Fig. 4 displays the selective excitation spectra monitored within the large broad band (475 nm) and within the Eu³⁺ (1b) and Tb³⁺ (2b) transitions (612 and 544 nm, respectively). The excitation spectra monitored within the chitosan-related emission at 475 nm are similar for the Eu³⁺ and Tb³⁺-containing materials, being formed of a broad band with two main components at ca. 345 and 375 nm ascribed to the chitosan excited states.²² For intra-4f monitored wavelengths, the excitation spectra reveal clearly the presence of the chitosan-related excited states at ca. 345 nm and at ca. 375 nm superimposed on the ⁷F₀ → ⁵L₆, ⁵D₂ (1b) and ⁷F₆ → ⁵D₄ (2b) transitions. The very-low relative intensity of the intra-4f lines points out that the Ln³⁺ ions are mainly populated via the chitosan-related excited states, rather than by direct intra-4f excitation. Chitosan-to-Ln³⁺ energy transfer, already reported for lanthanide-containing chitosan–silica hybrids,²⁰ can occur through the dipole–dipole, dipole–2^λ pole (λ = 2, 4, and 6) and exchange mechanisms.²³

Fig. 4 Room-temperature excitation spectra of (a) 1b and (b) 2b monitored at (1) 475, (2) 544, and (3) 612 nm. The inset shows a magnification of the ⁷F₀ → ⁵D₂ (Eu³⁺) transition.

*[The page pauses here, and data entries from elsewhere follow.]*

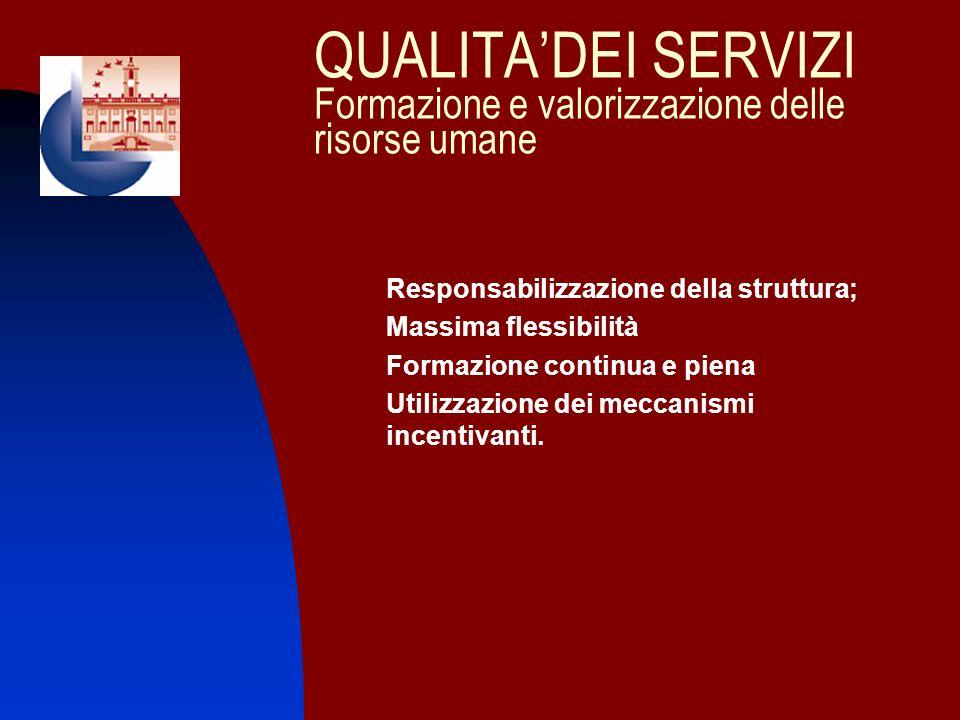 QUALITADEI SERVIZI Formazione e valorizzazione delle risorse umane Responsabilizzazione della struttura; Massima flessibilità Formazione continua e pi
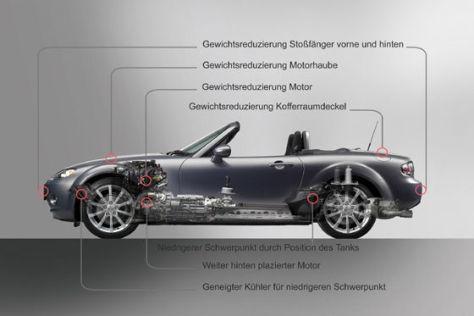 Leichtbau im Mazda MX-5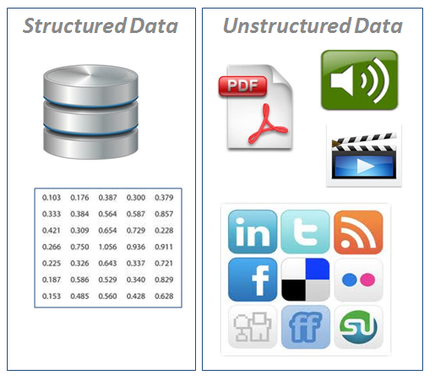 Types of data on Big Data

The decay curves of the ⁵D₀ (Eu³⁺) and ⁵D₄ (Tb³⁺) excited states, monitored at 612 and 544 nm, respectively, and under excitation at 350 nm, are well modeled by a single exponential function yielding ⁵D₀ (1b) and ⁵D₄ (2b) lifetime values of 0.235 ± 0.002 ms and 0.415 ± 0.046 ms, respectively. The single exponential behavior of the emission decay curves is in good agreement with the presence of a single average local-environment for the Ln³⁺ ions.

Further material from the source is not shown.